As wary investors looked for shelter, gold rallied to a two-year high. The benchmark 10-year U.S. Treasury yield US10-YT=RR touched a fresh record low.
Major Asian and European indexes were trading lower. The British pound was at a 31-year low, while China allowed the value of the yuan to touch a 5-1/2 year low.
“Today’s decline is not a surprise as investors have had a chance to take a step back and look at things and go, ‘Well maybe it’s not all that good’,” said Paul Nolte, portfolio manager at Kingsview Asset Management.
Global markets recovered some losses stemming from the Brexit vote last week, but weak economic data and worries over the fallout of the decision curtailed the rally.
“We are not yet calling for a recession, but I think the risks of a recession are starting to rise.” Nolte said.
Foreign exchange volatility and economic uncertainty after the Brexit vote have also imperiled a projected profit rebound in quarterly results in the United States. Second-quarter earnings are forecast to decline 3.9 percent from a year ago.

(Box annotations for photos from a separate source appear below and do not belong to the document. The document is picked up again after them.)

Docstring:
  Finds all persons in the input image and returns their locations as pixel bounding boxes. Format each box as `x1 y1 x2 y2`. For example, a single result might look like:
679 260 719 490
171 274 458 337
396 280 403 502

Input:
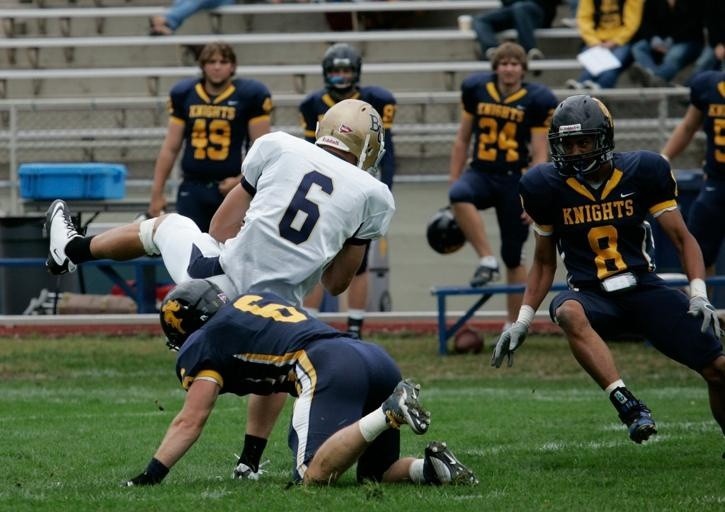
658 18 724 310
121 275 480 488
44 99 395 482
147 39 272 243
489 93 724 464
299 42 397 342
449 41 557 343
472 0 725 89
149 0 221 35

The U.S. Federal Reserve will release the minutes of its June meeting at 2:00 p.m. ET (1800 GMT). Traders will peruse the comments for clues on what the Fed thought the impact of Brexit would be.
Oil prices edged lower on Wednesday, due to a stronger dollar and increasing concerns about weak demand.
Wall Street closed lower on Tuesday as disappointing factory data and weak oil prices sent shivers through the markets.
Dow e-minis were down 110 points, or 0.62 percent at 8:32 a.m. ET, with 40,710 contracts changing hands.
S&P 500 e-minis were down 13.5 points, or 0.65 percent, with 328,406 contracts traded.
Nasdaq 100 e-minis were down 31.5 points, or 0.72 percent, on volume of 38,533 contracts.
Data showed U.S. trade deficit widened more than expected to $41.1 billion in May as rising oil prices helped push up the import bill and exports remained constrained by a strong dollar. Economists had expected the trade gap to be about $40 billion.
A report at 10:00 a.m. ET is expected to show the Institute for Supply Management’s non-manufacturing index rose to 53.3 in June from 52.9 in May.
Stocks of banks were down in premarket trading. Goldman Sachs, Citigroup, Bank of America and JPMorgan were all down more than 1 percent while Wells Fargo was off 0.8 percent.
Tesla’s shares were down 1.9 percent at $210 amid continuing concerns about the electric car maker’s self-driving technology after a fatality on May 7.
Netflix fell 2.8 percent to $95.20 after Jefferies initiated coverage with an “underperform” rating and an $80 price target.